# TBPO

Code for paper: **TokenRatio: Principled Token-Level Preference Optimization via Ratio Matching**

## Training

### Environment setup

```bash
conda env create -f env/train_env.yml
conda activate TokenBPO-train
```

### Configuration

- `config/config.yaml`: main config file
- `config/model/*.yaml`: model config files
- `config/loss/*.yaml`: loss config files

Adapt these configs to your needs.

### Run

Example (Q version):

```bash
bash script/train/Q_version/llama_general.sh
```

### Merge model

Edit `merge.py` and run:

```bash
python merge.py
```

## Evaluation

### Environment setup

```bash
conda env create -f env/eval_env.yml
conda activate TokenBPO-eval
```

### Run

1. Change the model name and settings in `script/eval/runall.sh`
2. Run:

```bash
bash script/eval/runall.sh
```

## Other evaluations

### Download data

```bash
hf download tonyshelby/processed_data --repo-type dataset --local-dir ./processed_data
```

### Win rate (AlpacaEval)

```bash
conda create -n alpaca-eval python=3.11.11
conda activate alpaca-eval
pip install 'alpaca-eval[all]'
```

Configure the LLM judge/model/prompts, then run:

```bash
bash winrate_eval/eval.sh
```

### Diversity

```bash
conda create -n diversity-metrics python=3.11.11
conda activate diversity-metrics
pip install vllm transformers sacrebleu tqdm
```

Then run generation and compute metrics as described in `diversity_metrics/notes.md`.

### MT-bench

```bash
conda create -n mtbench python=3.11.11
conda activate mtbench
cd mtbench/FastChat
pip install -e ".[model_worker,llm_judge]"
pip install vllm
```

Then run the model server and generate answers as described in `mtbench/notes.md`.
=-=-=-=-=
Tasks for this exercise:
1 > On the TBPO page, which Python version is used to create the alpaca-eval environment?
2 > Reproduce the TBPO page from "### Configuration" to "to your needs.", changing "main config file" to "primary config file".

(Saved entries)
=-=-=-=-=
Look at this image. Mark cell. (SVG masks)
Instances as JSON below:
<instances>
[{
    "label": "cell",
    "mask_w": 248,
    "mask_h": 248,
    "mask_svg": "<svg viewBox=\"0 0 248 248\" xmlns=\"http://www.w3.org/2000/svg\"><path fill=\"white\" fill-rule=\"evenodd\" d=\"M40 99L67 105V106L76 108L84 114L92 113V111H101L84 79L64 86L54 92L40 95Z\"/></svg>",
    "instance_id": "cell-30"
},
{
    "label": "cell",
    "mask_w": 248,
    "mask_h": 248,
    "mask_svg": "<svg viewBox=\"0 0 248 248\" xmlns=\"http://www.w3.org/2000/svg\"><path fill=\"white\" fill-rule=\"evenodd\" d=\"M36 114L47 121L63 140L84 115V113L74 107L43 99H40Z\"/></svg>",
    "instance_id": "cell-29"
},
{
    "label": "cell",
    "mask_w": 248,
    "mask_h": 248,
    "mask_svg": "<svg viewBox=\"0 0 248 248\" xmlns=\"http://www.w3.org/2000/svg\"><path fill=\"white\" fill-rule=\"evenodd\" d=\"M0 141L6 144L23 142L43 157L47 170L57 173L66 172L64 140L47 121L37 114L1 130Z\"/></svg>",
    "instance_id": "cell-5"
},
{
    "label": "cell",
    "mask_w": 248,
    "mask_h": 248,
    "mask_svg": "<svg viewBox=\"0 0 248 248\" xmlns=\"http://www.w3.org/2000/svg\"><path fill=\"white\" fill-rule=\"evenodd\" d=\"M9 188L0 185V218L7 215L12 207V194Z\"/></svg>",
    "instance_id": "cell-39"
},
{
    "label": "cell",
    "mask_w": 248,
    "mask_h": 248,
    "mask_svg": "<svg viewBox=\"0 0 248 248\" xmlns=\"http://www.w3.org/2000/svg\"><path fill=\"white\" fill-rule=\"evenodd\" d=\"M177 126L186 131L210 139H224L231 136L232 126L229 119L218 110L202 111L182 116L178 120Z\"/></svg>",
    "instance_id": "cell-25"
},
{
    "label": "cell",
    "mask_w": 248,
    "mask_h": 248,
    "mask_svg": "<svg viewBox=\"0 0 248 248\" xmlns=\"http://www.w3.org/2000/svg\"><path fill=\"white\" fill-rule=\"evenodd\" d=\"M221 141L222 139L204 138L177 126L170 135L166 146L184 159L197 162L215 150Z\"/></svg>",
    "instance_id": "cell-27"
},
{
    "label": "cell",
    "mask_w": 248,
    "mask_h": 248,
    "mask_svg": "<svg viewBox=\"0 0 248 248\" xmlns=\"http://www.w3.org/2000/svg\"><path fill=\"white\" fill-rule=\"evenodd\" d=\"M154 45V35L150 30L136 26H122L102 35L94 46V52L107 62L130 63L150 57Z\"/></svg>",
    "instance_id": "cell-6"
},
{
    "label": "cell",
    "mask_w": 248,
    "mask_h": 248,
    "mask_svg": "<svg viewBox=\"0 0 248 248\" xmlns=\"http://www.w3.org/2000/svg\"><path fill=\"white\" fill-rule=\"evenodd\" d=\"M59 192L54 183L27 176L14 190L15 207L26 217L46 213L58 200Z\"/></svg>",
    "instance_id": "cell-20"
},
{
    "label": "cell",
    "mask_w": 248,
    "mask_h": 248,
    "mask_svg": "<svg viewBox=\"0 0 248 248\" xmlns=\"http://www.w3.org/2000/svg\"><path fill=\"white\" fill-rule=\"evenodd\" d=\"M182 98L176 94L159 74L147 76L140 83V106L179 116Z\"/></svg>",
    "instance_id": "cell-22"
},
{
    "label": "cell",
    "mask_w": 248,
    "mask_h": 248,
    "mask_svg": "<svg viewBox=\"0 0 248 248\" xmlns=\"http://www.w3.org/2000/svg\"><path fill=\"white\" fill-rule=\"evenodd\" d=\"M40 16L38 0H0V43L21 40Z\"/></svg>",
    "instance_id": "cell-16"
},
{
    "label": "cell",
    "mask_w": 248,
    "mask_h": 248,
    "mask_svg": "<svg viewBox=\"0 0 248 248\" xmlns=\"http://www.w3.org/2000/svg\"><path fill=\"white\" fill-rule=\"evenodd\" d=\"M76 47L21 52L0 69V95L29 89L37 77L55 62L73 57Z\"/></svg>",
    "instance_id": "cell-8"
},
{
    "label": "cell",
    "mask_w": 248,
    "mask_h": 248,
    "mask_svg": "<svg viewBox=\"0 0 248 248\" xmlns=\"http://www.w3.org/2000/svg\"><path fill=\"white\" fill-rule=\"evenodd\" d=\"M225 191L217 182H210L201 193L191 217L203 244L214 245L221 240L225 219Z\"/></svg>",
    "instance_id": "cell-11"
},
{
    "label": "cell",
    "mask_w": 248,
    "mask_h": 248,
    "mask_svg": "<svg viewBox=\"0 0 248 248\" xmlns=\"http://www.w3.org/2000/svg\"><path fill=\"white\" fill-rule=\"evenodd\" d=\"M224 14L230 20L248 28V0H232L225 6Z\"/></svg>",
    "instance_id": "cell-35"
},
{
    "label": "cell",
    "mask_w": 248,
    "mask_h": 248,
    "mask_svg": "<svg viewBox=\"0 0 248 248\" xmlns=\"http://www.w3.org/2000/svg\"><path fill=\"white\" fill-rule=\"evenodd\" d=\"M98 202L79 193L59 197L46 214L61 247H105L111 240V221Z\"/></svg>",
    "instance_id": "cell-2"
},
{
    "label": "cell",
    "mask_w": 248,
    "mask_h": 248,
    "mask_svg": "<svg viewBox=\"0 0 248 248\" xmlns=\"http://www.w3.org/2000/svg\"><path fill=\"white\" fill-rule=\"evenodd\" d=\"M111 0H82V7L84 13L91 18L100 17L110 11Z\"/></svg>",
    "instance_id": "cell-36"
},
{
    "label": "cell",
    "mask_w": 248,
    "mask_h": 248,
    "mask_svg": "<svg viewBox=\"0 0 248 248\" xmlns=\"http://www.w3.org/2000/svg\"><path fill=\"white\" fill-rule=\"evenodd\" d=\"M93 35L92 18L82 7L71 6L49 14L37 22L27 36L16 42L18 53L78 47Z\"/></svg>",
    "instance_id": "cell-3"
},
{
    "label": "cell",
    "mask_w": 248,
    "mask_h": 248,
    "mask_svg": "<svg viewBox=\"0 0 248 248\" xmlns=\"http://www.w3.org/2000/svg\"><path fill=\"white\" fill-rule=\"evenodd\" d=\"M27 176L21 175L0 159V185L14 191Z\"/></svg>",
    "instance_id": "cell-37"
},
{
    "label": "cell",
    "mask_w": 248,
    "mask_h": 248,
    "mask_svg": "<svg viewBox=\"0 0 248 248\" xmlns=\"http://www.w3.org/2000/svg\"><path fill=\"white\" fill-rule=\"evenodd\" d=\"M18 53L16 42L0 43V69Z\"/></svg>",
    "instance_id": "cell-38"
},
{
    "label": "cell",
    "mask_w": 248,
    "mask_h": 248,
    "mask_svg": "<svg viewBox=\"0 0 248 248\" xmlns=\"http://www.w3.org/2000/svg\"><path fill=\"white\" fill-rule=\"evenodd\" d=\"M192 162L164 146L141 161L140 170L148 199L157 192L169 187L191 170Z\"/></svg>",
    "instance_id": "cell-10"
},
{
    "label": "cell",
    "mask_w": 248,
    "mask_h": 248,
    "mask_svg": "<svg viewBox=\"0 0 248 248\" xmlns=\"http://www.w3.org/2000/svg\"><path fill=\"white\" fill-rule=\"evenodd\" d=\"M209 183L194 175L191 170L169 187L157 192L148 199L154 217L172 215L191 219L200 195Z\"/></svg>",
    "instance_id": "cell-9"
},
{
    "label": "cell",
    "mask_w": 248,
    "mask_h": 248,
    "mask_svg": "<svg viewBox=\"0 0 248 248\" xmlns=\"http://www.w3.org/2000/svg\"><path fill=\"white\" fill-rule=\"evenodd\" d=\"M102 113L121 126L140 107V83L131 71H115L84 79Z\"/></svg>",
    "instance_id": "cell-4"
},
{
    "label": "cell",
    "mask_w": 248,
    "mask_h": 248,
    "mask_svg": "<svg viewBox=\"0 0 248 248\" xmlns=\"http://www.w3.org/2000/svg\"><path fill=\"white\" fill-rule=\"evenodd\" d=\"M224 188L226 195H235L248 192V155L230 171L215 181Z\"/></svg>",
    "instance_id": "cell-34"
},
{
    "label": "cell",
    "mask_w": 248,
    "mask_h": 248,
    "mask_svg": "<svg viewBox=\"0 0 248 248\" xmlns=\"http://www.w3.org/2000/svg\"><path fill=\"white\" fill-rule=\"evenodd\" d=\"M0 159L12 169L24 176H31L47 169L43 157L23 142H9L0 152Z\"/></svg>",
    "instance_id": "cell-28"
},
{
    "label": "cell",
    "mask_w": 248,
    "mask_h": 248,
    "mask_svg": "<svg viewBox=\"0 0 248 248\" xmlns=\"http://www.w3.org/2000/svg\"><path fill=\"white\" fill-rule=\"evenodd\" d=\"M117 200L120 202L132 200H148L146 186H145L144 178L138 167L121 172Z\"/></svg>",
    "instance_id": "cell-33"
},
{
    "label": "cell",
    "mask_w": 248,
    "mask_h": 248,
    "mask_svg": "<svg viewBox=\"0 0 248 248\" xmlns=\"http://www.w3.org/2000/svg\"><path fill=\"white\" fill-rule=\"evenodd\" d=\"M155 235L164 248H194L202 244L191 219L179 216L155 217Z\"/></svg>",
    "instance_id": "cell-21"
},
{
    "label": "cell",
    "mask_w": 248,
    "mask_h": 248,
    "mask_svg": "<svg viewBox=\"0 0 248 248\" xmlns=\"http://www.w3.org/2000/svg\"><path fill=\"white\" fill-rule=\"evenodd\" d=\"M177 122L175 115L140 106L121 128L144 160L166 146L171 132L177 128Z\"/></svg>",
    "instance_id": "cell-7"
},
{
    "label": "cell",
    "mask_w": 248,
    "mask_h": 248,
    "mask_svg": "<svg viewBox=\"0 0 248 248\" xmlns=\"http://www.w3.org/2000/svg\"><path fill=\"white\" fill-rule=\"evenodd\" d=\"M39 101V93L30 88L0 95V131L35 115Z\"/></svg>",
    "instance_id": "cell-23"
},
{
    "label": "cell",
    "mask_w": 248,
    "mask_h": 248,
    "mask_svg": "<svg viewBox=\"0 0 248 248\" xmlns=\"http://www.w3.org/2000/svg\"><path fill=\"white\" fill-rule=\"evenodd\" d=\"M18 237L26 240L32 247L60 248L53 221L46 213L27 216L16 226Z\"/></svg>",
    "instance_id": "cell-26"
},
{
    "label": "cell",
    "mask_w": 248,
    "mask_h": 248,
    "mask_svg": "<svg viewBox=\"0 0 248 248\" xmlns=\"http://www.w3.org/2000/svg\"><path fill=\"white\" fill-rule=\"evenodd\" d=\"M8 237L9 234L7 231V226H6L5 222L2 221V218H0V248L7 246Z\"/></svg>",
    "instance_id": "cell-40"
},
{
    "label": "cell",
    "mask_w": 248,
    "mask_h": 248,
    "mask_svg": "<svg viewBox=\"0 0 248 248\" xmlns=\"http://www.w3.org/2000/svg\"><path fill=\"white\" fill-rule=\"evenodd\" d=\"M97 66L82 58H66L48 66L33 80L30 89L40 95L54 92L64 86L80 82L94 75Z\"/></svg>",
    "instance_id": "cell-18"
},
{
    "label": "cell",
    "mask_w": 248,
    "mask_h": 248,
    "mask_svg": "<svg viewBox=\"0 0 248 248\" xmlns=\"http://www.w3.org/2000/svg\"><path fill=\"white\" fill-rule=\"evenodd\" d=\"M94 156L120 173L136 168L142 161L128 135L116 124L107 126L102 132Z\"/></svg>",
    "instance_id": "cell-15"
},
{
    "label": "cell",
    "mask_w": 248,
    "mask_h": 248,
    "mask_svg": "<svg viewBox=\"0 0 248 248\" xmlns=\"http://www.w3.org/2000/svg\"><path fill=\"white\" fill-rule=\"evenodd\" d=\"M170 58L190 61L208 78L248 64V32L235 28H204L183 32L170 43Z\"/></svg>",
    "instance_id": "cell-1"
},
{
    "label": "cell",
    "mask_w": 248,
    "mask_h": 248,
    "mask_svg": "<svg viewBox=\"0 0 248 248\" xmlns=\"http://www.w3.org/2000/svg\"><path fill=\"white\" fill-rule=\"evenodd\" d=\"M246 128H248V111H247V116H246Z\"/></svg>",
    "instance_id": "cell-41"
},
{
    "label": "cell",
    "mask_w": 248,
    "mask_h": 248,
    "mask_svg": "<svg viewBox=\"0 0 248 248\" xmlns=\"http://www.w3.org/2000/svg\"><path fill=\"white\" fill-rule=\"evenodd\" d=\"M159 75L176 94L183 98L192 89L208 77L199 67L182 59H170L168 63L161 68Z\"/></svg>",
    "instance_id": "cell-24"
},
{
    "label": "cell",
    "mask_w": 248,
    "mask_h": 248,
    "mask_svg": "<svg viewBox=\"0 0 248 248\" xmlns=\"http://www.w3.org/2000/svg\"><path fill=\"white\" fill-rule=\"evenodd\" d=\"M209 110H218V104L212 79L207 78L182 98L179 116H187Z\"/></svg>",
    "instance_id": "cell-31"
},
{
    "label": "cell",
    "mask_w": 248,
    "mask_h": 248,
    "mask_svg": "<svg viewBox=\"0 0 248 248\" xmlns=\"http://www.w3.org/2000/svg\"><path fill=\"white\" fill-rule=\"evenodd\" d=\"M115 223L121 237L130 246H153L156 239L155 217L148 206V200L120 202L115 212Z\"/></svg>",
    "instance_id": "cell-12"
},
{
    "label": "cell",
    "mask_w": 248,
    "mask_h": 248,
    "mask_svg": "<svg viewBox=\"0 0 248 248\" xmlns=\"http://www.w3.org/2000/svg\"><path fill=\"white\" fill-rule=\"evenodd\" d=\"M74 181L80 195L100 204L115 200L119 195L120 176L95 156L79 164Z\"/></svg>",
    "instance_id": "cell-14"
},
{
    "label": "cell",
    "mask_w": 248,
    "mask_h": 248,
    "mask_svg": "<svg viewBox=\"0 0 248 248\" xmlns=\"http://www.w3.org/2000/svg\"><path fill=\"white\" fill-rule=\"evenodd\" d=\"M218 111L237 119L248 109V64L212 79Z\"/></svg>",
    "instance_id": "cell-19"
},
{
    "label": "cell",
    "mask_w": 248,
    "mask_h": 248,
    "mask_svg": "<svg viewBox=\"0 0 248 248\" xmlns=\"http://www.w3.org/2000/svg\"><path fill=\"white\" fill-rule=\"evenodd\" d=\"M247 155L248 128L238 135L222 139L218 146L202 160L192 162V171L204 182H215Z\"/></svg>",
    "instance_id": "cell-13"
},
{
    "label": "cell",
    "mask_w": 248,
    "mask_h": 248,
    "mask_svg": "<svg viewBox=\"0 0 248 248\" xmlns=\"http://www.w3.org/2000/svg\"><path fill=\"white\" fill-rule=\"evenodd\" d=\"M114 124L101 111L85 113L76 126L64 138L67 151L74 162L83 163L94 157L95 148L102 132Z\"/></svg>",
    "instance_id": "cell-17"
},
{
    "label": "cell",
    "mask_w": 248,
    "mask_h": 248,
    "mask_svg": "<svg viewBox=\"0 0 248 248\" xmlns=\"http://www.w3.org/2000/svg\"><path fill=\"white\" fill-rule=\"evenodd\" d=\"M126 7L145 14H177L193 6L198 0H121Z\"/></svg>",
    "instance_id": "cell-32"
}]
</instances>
=-=-=-=-=
Expected results:
1 > Python 3.11.11

2 >
### Configuration

- `config/config.yaml`: primary config file
- `config/model/*.yaml`: model config files
- `config/loss/*.yaml`: loss config files

Adapt these configs to your needs.